*WORK INSTRUCTIONS*
Look below for the line containing "Ерофей Павлович Хабаров" and the line containing "11:33 | ミユの写メ・風俗動画", then set down both and every line between them exactly, without pictures.

*ENTRIES PROVIDED*
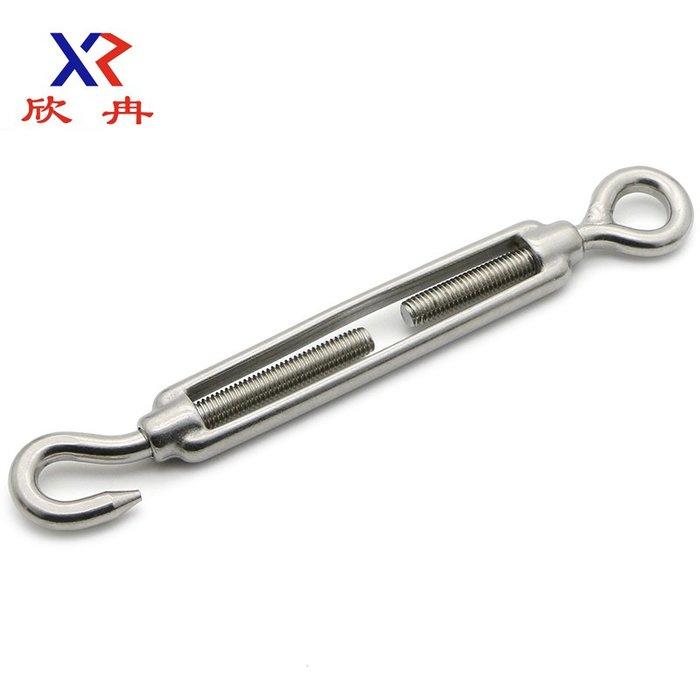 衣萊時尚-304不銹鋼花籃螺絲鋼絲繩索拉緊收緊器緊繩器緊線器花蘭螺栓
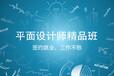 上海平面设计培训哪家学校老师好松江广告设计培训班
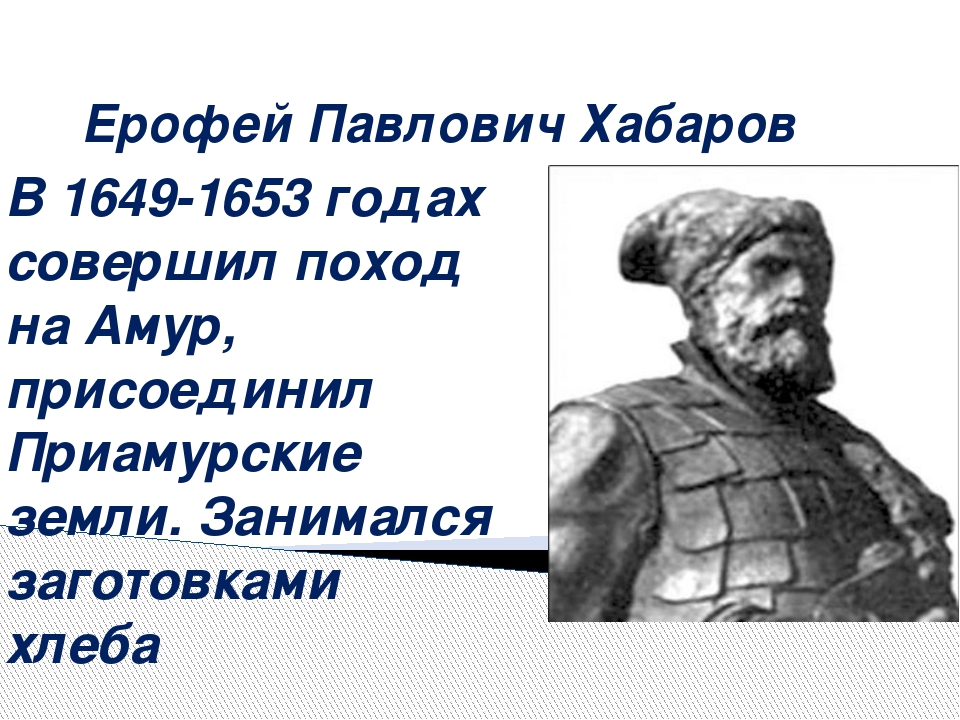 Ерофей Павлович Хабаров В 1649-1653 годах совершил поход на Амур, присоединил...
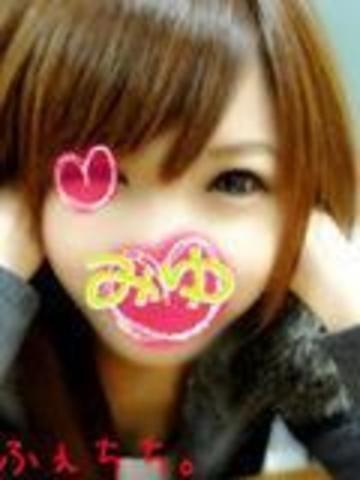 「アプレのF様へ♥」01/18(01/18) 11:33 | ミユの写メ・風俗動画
---
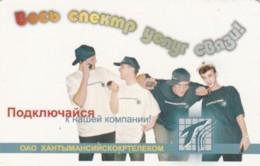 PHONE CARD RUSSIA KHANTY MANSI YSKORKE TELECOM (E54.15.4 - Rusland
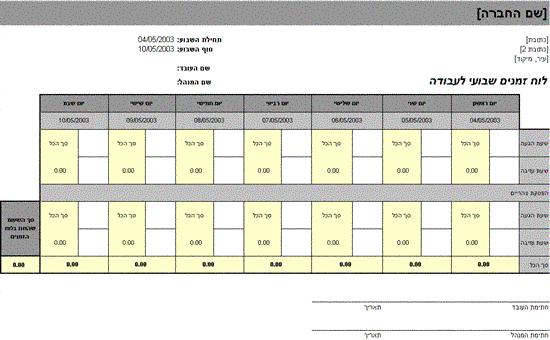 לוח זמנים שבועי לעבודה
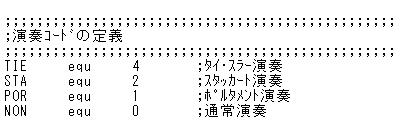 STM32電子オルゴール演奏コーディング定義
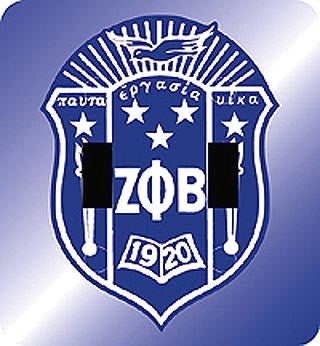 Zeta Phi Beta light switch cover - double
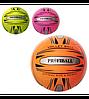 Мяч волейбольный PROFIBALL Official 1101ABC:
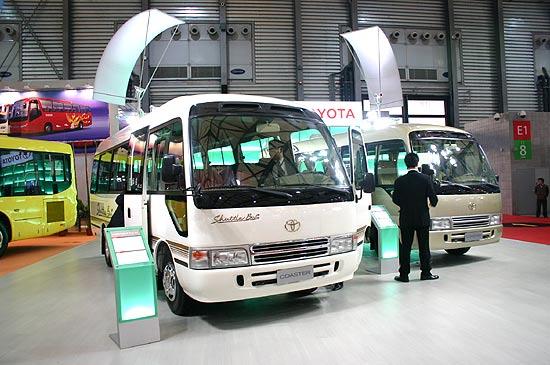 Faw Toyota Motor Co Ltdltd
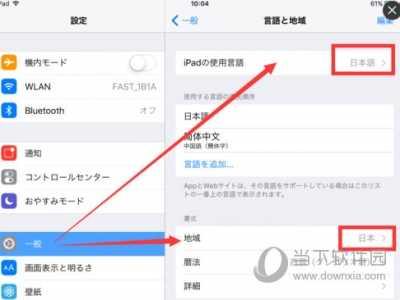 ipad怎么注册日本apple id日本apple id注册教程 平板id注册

*FINAL ANSWER*
 Ерофей Павлович Хабаров В 1649-1653 годах совершил поход на Амур, присоединил...
 「アプレのF様へ♥」01/18(01/18) 11:33 | ミユの写メ・風俗動画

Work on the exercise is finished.